Training Deep Physics-Informed Kolmogorov-Arnold Networks
Spyros Rigas, Fotios Anagnostopoulos, Michalis Papachristou, Georgios Alexandridis
TL;DR
This work tackles training instability in deep Chebyshev-based Kolmogorov–Arnold Networks (KANs) for physics-informed PDE learning. It introduces a basis-agnostic Glorot-like initialization to preserve activation and gradient variances and proposes Residual-Gated Adaptive KANs (RGA KANs) to stabilize deep training, analyzed through Information Bottleneck theory. Extensive experiments on nine forward PDE benchmarks, with ablations, show that RGA KANs consistently outperform parameter-matched cPIKANs and PirateNets, often by orders of magnitude, and avoid divergence in regimes where others fail.

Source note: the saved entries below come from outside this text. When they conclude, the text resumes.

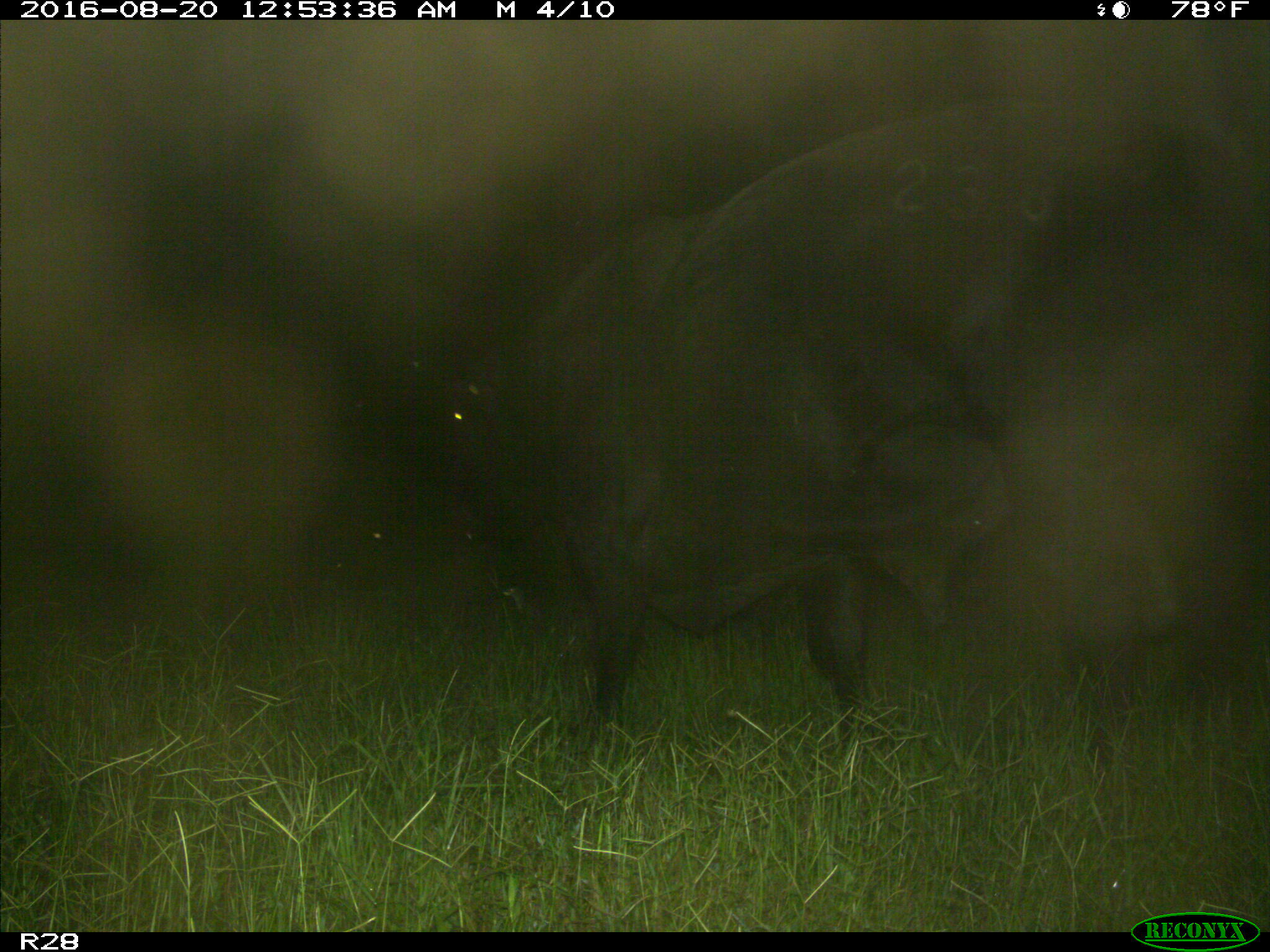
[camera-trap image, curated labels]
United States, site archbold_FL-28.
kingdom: Animalia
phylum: Chordata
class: Mammalia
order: Artiodactyla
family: Bovidae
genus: Bos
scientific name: Bos taurus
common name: domestic cow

The findings establish a robust initialization-architecture combination and provide a practical, depth-scalable framework for PIML PDE solvers, with avenues for future expansion to other bases and operator-learning contexts.
Abstract
Since their introduction, Kolmogorov-Arnold Networks (KANs) have been successfully applied across several domains, with physics-informed machine learning (PIML) emerging as one of the areas where they have thrived. In the PIML setting, Chebyshev-based physics-informed KANs (cPIKANs) have become the standard due to their computational efficiency. However, like their multilayer perceptron-based counterparts, cPIKANs face significant challenges when scaled to depth, leading to training instabilities that limit their applicability to several PDE problems. To address this, we propose a basis-agnostic, Glorot-like initialization scheme that preserves activation variance and yields substantial improvements in stability and accuracy over the default initialization of cPIKANs. Inspired by the PirateNet architecture, we further introduce Residual-Gated Adaptive KANs (RGA KANs), designed to mitigate divergence in deep cPIKANs where initialization alone is not sufficient. Through empirical tests and information bottleneck analysis, we show that RGA KANs successfully traverse all training phases, unlike baseline cPIKANs, which stagnate in the diffusion phase in specific PDE settings. Evaluations on nine standard forward PDE benchmarks under a fixed training pipeline with adaptive components demonstrate that RGA KANs consistently outperform parameter-matched cPIKANs and PirateNets - often by several orders of magnitude - while remaining stable in settings where the others diverge.